Wie hat Munch die Natur erlebt, fragt man in Potsdam. Wie hat er das Thema Mensch und Umwelt bewältigt? Die Landschaft erhält nicht nur ein »wogendes, pulsierendes« Eigenleben, sondern Munchs Figuren projizieren auch ihre Gefühle in die Landschaft hinein. Diese wurde für ihn von den 1880er Jahren bis zu seinem Lebensende ein Schauplatz von Szenen der Eifersucht, Anziehung, Einsamkeit und Angst. Für den Künstler verwandelten sich die Uferlinien in »Lebenslinien, die sich ständig verändern«. Wie lebende Gebilde muten die Küsten- und Wasserlandschaft in »Mondschein« (1895) und »Sommernacht am Strand« (1902/03) an, der Künstler wie auch der Betrachter befinden sich außerhalb des Bildes. Das Gemälde »Loslösung« (1896) wie die gleichnamige Lithografie zeigen eine schmerzbewegte, schwarz gekleidete männliche Figur, während eine Frauengestalt im weißen Kleid dem Wasser zuschreitet. Ihr Haar haftet noch – wie elektrostatisch aufgeladen – an dem Mann, doch der Saum ihres Kleides geht bereits in die geschwungene Küstenlinie über. Die Konturen im Kontrast des Hellen und Dunklen berichten von dem Seelendrama eines schweren Abschieds. Dagegen wirken »Zwei Menschen. Die Einsamen« (1899), in Rückenansicht, den Ozean betrachtend, in ihren Bewegungen wie festgefroren, nicht sie, sondern der Küstenstreifen wirkt belebt. Die Landschaft als Sinnbild für Entfremdung, Verlorenheit, Sehnsucht, Hintergrund des bedrückenden Seelenzustandes des Künstlers. Hier wie in »Melancholie« (in mehreren Versionen, 1896-1902) sind die Figuren silhouettenhaft gegen die Landschaft gesetzt. »Sommernachtstraum. Die Stimme« (1893) – eine Frau, vor die typische Asgard-Landschaft mit horizontaler Strandlinie und Bäumen als Vertikalen gestellt; die Triebkraft ihres Verlangens wird durch einen Lichtstrahl der Sonne in Phallusform verkörpert, den das Wasser reflektiert.
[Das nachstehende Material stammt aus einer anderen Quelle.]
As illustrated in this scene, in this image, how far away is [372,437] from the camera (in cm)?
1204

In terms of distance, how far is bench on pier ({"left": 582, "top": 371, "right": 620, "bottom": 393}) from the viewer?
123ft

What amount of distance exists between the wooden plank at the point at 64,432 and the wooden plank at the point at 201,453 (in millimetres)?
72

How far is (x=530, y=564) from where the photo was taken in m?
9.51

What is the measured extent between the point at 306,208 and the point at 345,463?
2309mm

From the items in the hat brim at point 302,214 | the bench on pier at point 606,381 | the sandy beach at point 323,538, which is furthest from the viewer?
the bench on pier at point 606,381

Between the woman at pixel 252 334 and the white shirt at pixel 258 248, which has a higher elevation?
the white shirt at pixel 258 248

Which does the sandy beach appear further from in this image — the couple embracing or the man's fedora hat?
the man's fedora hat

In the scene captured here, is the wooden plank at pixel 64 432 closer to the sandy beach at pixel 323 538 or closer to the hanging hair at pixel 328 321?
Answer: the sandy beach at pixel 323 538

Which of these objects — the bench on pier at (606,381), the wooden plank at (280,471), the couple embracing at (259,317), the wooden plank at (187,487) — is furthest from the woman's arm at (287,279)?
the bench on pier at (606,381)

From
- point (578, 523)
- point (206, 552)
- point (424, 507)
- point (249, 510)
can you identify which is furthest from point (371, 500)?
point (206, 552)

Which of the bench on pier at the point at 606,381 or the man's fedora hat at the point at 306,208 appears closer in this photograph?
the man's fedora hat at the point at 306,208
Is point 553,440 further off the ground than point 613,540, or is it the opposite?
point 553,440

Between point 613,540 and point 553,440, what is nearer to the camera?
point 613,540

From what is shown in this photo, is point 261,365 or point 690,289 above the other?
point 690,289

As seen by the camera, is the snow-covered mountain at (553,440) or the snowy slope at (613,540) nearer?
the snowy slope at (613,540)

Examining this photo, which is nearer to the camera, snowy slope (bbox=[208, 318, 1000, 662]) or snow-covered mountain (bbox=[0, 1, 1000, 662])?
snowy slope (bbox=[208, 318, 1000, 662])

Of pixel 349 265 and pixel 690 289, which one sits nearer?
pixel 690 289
Suchte Munch zunächst eine malerische Tiefenwirkung zu entwickeln, den Betrachter ins Bild hineinzuziehen, verwendete er später optische Verzerrungen, wie sie für Weitwinkelobjektive charakteristisch sind, und ließ die Formen aus sich selbst hervortreten. Man hat den Eindruck, als würden die Figuren selbst aus dem Bild herausstreben – nun schauen sie nicht mehr in den Bildraum hinein, sondern aus dem Bild heraus und den Betrachter an.
»Vier Mädchen auf der Brücke« (1905, es gibt allein von diesem Sujet 7 Varianten), mit dem Rücken dem Betrachter zugewandt, sind in einen strahlenden Farbakkord aus Weiß und Rot, Hellgrün und Blau eingehüllt, der sich in der Umwelt widerspiegelt. Die Figuren sind in sich gekehrt, mit ihren eigenen Problemen beschäftigt. Dagegen hält Munch mit den »Damen auf der Brücke« (1903, hier liegen 5 Varianten vor), miteinander im Gespräch, die Erwachsenen-Welt fest. Es obliegt dem Betrachter, die Verbindung zwischen dem Innen der Figur und dem Außen der Landschaft herzustellen. Munch suchte sein Verhältnis zur Welt in dem »modernen Seelenleben«, wie er sagte, er lotete die menschliche Psyche, innerseelische und zwischenmenschliche Konflikte im Dialog, aber auch in Kontroverse mit der Landschaft aus.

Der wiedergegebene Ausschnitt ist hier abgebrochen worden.